**EXTRAIT FOURNI**
L’Essentiel : La société AFL CAPITAL LIMITED a assigné Monsieur [Y] [G] pour le paiement de 500.000 dollars, en tant que provision sur un prêt contracté en 2017. Monsieur [Y] [G] conteste cette demande, invoquant la prescription de l’action, car la créance était exigible depuis 2019. Le tribunal examine la validité de la cession de créance, notant que celle-ci doit être notifiée au débiteur pour être opposable. En conséquence, le juge des référés a décidé qu’il n’y avait pas lieu à référé, condamnant AFL CAPITAL LIMITED aux dépens et concluant que l’obligation de paiement était sérieusement contestée.

Contexte de l’Affaire

La société AFL CAPITAL LIMITED, enregistrée à Chypre, a assigné Monsieur [Y] [G] devant le tribunal judiciaire de Draguignan par acte du 20 juin 2024. Elle réclame le paiement d’une somme de 500.000 dollars, soit 467.273,81 euros, en tant que provision sur un prêt contracté le 19 octobre 2017, suite à une cession de créance. En plus de cette somme, AFL CAPITAL LIMITED demande la capitalisation des intérêts depuis le 5 avril 2024 et une indemnité de 5.000 euros au titre de l’article 700 du code de procédure civile.

Réponses de Monsieur [Y] [G]

Monsieur [Y] [G] a contesté les demandes de la société AFL CAPITAL LIMITED par conclusions notifiées le 2 octobre 2024. Il a demandé le rejet des demandes de la société et a sollicité une indemnité de 3.000 euros sur le fondement de l’article 700 du code de procédure civile. Il a également demandé à ce que l’exécution provisoire soit écartée.

Arguments Juridiques

La société AFL CAPITAL LIMITED soutient que la société PREMIER MFO CAPITAL LTD, qui a cédé la créance, n’est pas un établissement de crédit, mais a consenti un prêt à un particulier. Monsieur [Y] [G] invoque la prescription de l’action, arguant que la créance était exigible depuis le 19 octobre 2019, conformément à l’article L.218-2 du code de la consommation.

Analyse de la Prescription

Le tribunal examine la question de la prescription, notant que l’action en paiement du capital restant dû se prescrit à compter de la déchéance du terme. Le contrat de prêt stipule que le remboursement devait être effectué au plus tard le 19 octobre 2019. La cession de créance a été effectuée après la déchéance du terme, ce qui soulève des questions sur la validité de la demande de paiement.

Notification de la Cession de Créance

Il est précisé que pour qu’une cession de créance soit opposable au débiteur, elle doit lui avoir été notifiée. Le tribunal souligne que le délai de prescription est lié à la créance elle-même et non à la notification. Cela signifie que la prescription de l’action ne peut être écartée, ce qui remet en question la légitimité de la demande de la société AFL CAPITAL LIMITED.

**JEU DE DONNÉES**
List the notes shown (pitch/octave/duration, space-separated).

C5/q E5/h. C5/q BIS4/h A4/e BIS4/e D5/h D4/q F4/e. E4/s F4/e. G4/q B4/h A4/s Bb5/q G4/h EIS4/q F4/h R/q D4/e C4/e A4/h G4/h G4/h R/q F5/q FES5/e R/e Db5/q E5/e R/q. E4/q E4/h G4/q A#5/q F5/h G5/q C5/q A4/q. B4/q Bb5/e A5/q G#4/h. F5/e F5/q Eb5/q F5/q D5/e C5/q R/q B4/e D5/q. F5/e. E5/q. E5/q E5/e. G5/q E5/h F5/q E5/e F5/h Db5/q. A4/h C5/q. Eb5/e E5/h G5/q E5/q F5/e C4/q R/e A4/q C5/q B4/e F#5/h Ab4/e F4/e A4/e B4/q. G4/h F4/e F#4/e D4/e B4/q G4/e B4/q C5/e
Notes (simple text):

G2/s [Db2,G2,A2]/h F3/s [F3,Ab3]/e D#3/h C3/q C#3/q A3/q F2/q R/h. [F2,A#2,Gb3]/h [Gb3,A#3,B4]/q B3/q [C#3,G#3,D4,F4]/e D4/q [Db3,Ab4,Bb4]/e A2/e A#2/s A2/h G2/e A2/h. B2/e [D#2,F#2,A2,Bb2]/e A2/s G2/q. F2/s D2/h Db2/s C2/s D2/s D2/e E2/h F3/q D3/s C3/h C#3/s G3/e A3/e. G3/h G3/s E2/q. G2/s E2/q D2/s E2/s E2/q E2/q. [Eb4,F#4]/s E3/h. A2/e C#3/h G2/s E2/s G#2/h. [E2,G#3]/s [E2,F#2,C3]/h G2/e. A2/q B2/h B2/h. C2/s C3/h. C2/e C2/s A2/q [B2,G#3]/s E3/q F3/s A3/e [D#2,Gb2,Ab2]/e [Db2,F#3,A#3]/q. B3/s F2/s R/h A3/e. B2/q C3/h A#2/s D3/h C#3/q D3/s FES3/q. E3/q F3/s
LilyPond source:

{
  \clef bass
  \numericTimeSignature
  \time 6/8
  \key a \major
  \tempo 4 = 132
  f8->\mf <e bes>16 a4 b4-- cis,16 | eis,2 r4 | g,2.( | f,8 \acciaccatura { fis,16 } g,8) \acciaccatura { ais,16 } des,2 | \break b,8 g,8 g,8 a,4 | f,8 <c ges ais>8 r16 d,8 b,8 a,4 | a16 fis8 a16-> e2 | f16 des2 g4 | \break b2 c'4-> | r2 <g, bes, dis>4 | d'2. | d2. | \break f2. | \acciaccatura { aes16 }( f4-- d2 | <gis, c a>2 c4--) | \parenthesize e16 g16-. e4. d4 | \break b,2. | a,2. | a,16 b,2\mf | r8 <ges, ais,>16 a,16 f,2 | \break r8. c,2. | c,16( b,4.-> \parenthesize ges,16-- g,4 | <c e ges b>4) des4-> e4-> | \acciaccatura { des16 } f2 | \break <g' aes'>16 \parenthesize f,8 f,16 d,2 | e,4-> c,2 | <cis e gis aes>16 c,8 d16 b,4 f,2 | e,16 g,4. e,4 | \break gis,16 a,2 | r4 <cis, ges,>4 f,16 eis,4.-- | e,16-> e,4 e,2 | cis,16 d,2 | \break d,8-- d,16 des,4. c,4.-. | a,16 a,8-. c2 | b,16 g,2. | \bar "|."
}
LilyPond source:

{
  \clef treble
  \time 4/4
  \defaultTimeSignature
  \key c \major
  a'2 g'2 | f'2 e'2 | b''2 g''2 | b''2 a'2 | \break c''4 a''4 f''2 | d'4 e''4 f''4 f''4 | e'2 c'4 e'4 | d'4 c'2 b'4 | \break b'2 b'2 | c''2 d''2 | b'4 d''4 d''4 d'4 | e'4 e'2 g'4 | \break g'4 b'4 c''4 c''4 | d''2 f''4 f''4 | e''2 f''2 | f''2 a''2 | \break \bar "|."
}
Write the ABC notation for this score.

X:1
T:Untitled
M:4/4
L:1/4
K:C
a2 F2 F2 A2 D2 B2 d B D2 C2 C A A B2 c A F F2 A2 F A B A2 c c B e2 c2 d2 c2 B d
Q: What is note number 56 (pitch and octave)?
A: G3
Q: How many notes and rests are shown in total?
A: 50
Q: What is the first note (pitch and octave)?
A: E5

**CONSIGNE ÉCRITE**
Pouvez-vous reproduire à l'identique le passage de l'extrait sur l'affaire AFL CAPITAL LIMITED qui commence aux mots « Le tribunal examine la question » et s'arrête après « demande de paiement. » ?

**RÉSULTAT OBTENU**
Le tribunal examine la question de la prescription, notant que l’action en paiement du capital restant dû se prescrit à compter de la déchéance du terme. Le contrat de prêt stipule que le remboursement devait être effectué au plus tard le 19 octobre 2019. La cession de créance a été effectuée après la déchéance du terme, ce qui soulève des questions sur la validité de la demande de paiement.